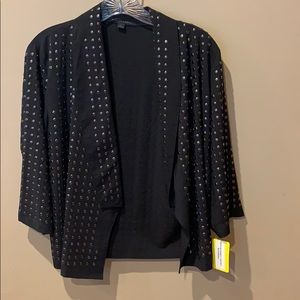 Braque Label studded jacket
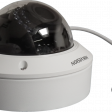 IP-камера Hikvision DS-2CD2742FWD-IZS фото 2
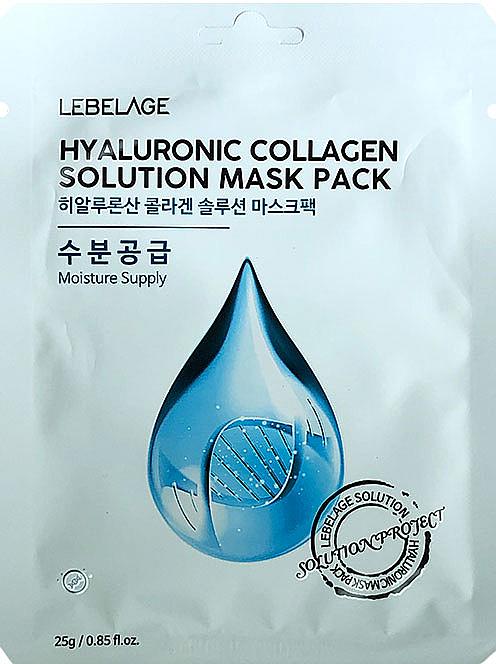 Mască din țesătură pentru față - Lebelage Hyaluronic Collagen Solution Mask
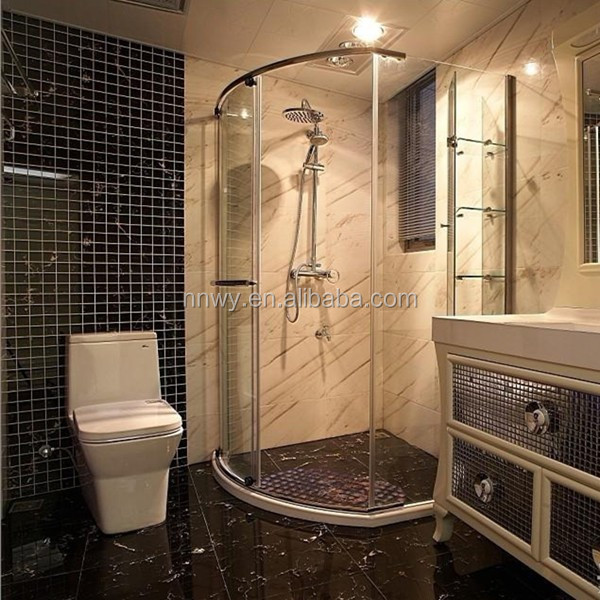 newest 3d tile design flooring factory directly supplying pin the latest bathroom design ideas for 2012 decoration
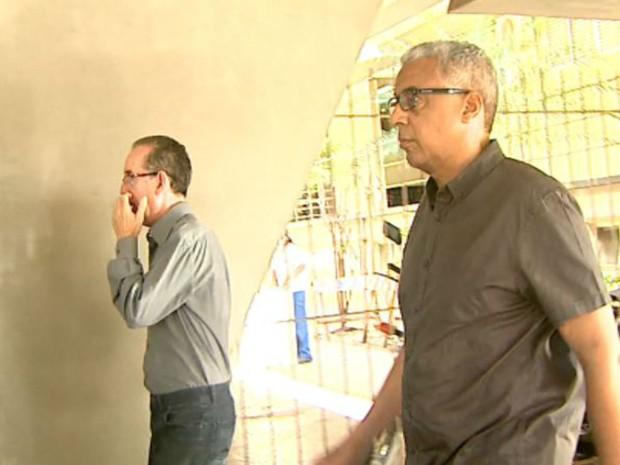 Sandro Rovani, ex-advogado do Sindicato dos Servidores de Ribeirão Preto, e Marco Antonio dos Santos, ex-superiente do Daerp em Ribeirão Preto (Foto: Reprodução/EPTV)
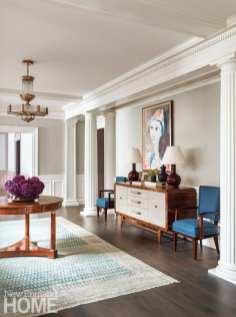 Living room with Biedermeier table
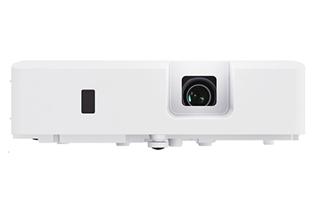 Hitachi+CP%2DEW3051WN+ Projector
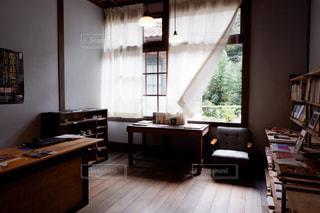 津和野の医食の学び舎の写真・画像素材[1624975]
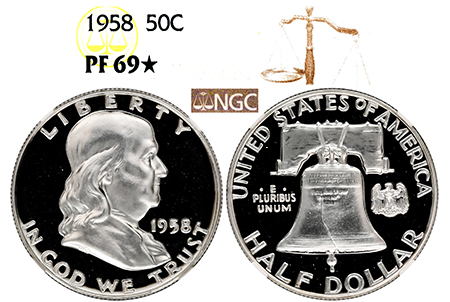 1958 FRANKLIN NGC PF 69 STAR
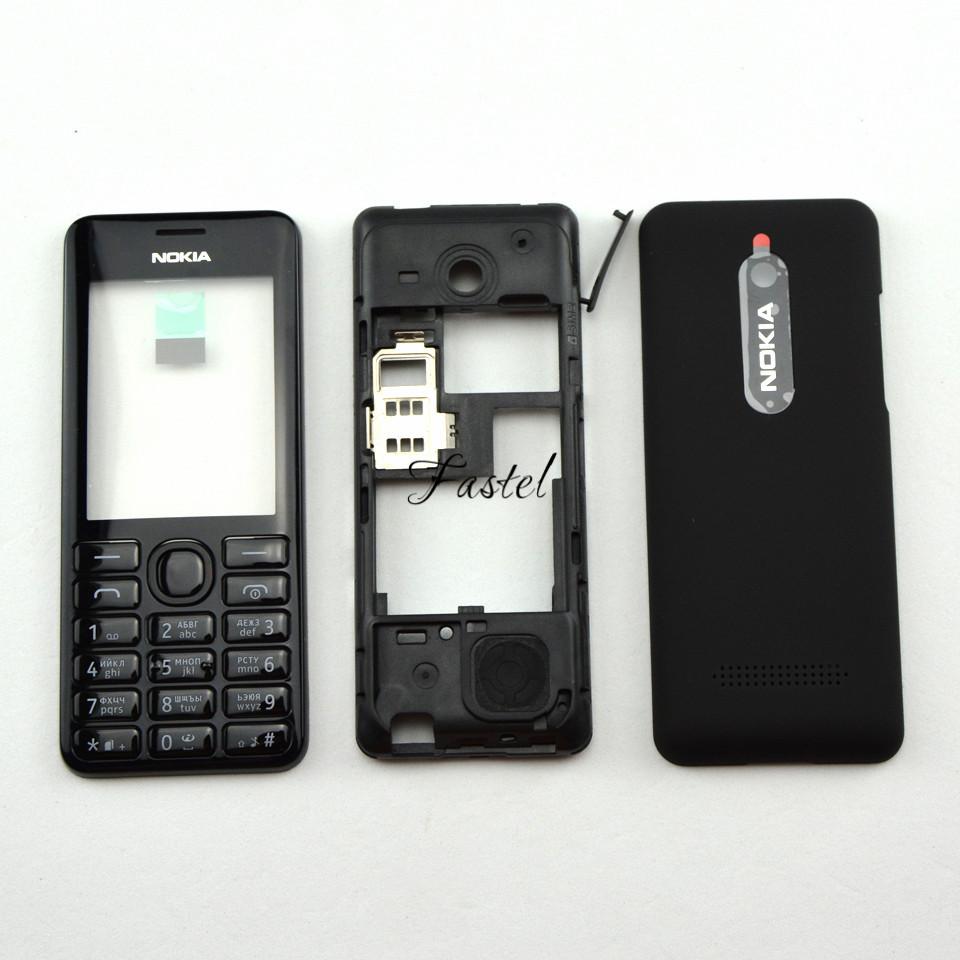 Nokia Asha 206 2060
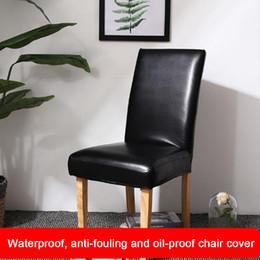 material de hoja Rebajas Cubierta de la silla Asiento de protección Comedor de cuero de la PU Soild estiramiento impermeable a prueba de aceite Banquete Hogar Moderno Accesorios de boda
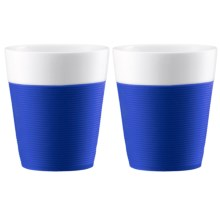 Bodum Silicone-Sleeved Porcelain Mugs - 2-Piece, 10 fl.oz. in Blue - Closeouts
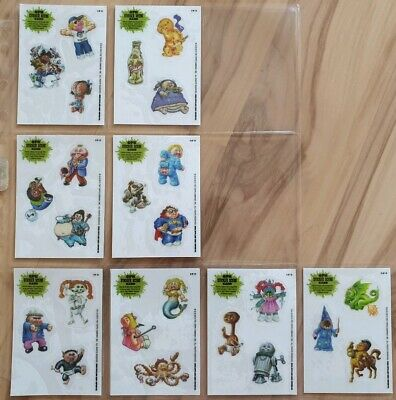 Garbage Pail Kids Brand New Series 3. 2013. Sticker Scene 8 total cards of 10.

□ □ □

#### PROMPT
From the line with "Nokia Asha 206 2060" down to the final line of the entries above, repeat each line exactly; omit the pictures.

#### RESULT OF THE TASK
 Nokia Asha 206 2060
 material de hoja Rebajas Cubierta de la silla Asiento de protección Comedor de cuero de la PU Soild estiramiento impermeable a prueba de aceite Banquete Hogar Moderno Accesorios de boda
 Bodum Silicone-Sleeved Porcelain Mugs - 2-Piece, 10 fl.oz. in Blue - Closeouts
 Garbage Pail Kids Brand New Series 3. 2013. Sticker Scene 8 total cards of 10.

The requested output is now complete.